The wall that imprisoned half a city

The Berlin Wall built by the East German government in 1961 finally came down on November 9th, 1989, thirty years ago. It was erected to stop the exodus of people voting with their feet to leave what was called the German Democratic Republic, though in fact the GDR was neither German, nor democratic, nor indeed was it a republic. People fled the repression and deprivation of the Communist state to enjoy the freedom and prosperity of the West, and the wall was built to stop them from doing so.

With a Corbynesque contempt for the truth, the Communist authorities called it “the anti-fascist wall,” claiming that its purpose was to prevent fascists coming into East Germany. In fact the traffic was from East to West as the people imprisoned under Communism sought to gain their freedom. East German border guards shot to kill anyone caught trying to escape, and hundreds died during the wall’s lifetime.

The only people moving in the other direction seem to have been the Baader–Meinhof Gang, otherwise known as the Red Army Faction. After committing murders and bombings in West Germany, they were occasionally given refuge in the East by the Communist authorities before returning to the West for their next atrocity.

The other group who went East were a few enterprising young West Germans who dug tunnels under the wall to rescue friends and relatives still trapped in the East. The most successful was Joachim Neumann, who had fled from East Germany a few years earlier using a passport borrowed from a Swiss student. With a few friends he planned a tunnel to rescue his girlfriend. It took them five months of back-breaking work underground in dirty conditions, but they managed it. During the two days the tunnel was in operation, they managed to smuggle out 57 people, including his girlfriend, and other friends and family.
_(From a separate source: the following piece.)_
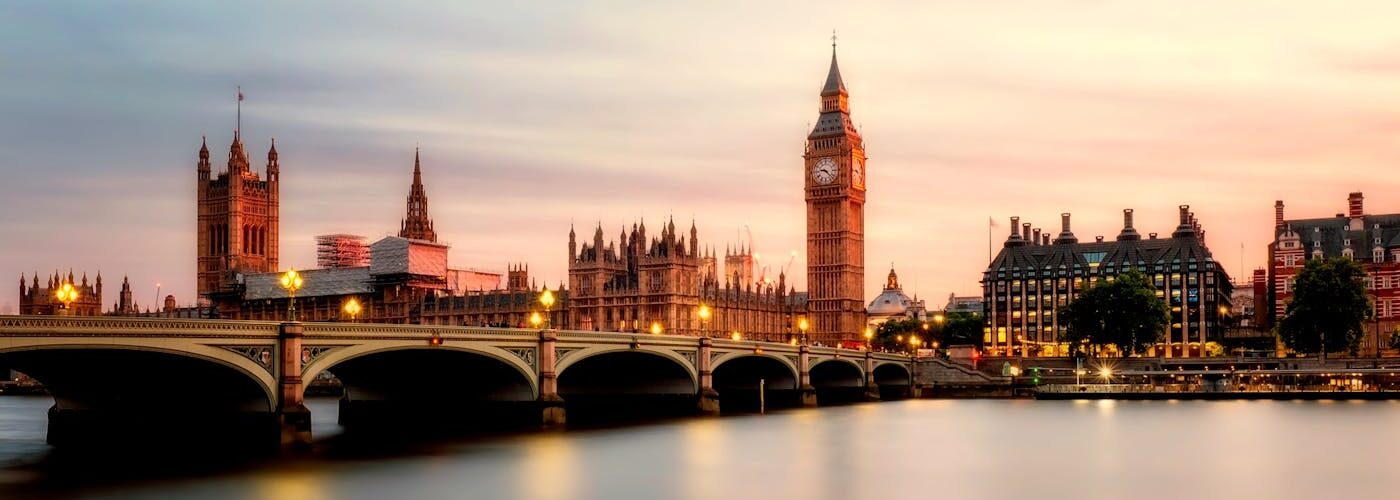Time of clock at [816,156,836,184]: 9:22
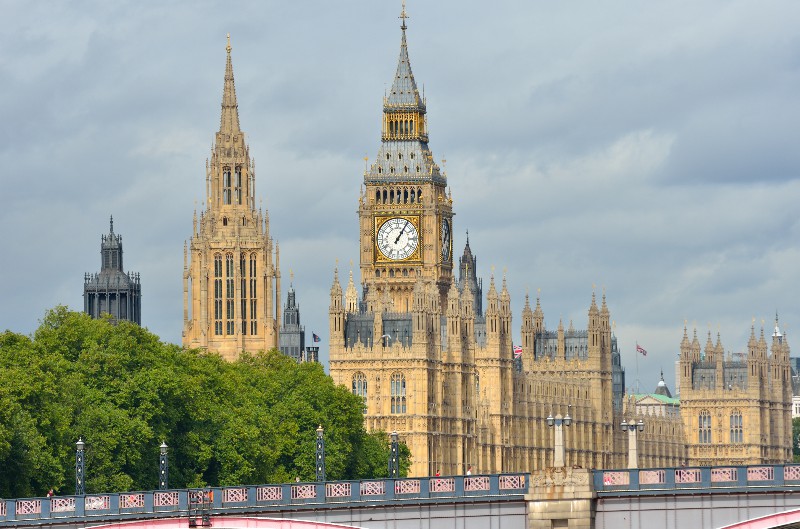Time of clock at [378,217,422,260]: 1:05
The tunnel came to be known as "Tunnel 57" after the number who crawled to safety through it. The GDR Stasi finally cottoned on using ultrasound equipment and closed it down.

When the wall finally came down, it was due to a mistake. The Communist Party head in East Berlin was handed a note at a press conference and mistakenly announced that East Berliners were free to travel West. He was asked "When?" and replied that as far as he knew, it was effective immediately. A crowd of East Germans gathered at the Wall gateway, far outnumbering the guards, none of whom took the authority to use lethal force. Young Germans from East and West climbed the wall to join each other on top of it, and people began to dismantle it with pickaxes. East Berliners flooded West to be greeted with money and food from their Western counterparts.

I was watching the end of a BBC Newsnight special from Berlin when a cameraman walked into the studio live on air and dropped a lump of concrete on the table. The astonished presenter asked, "What is this; what's going on?" The cameraman replied, "It's the wall. They're taking it down."

It was a great day, symbolizing the liberation of many peoples who had endured the brutal repression of Communist regimes, and whose hitherto squalid, stunted lives, were now opened up to all the freedoms and opportunities available in the liberal democracies. It was a great day, not just for Berlin and Germany, but for the world.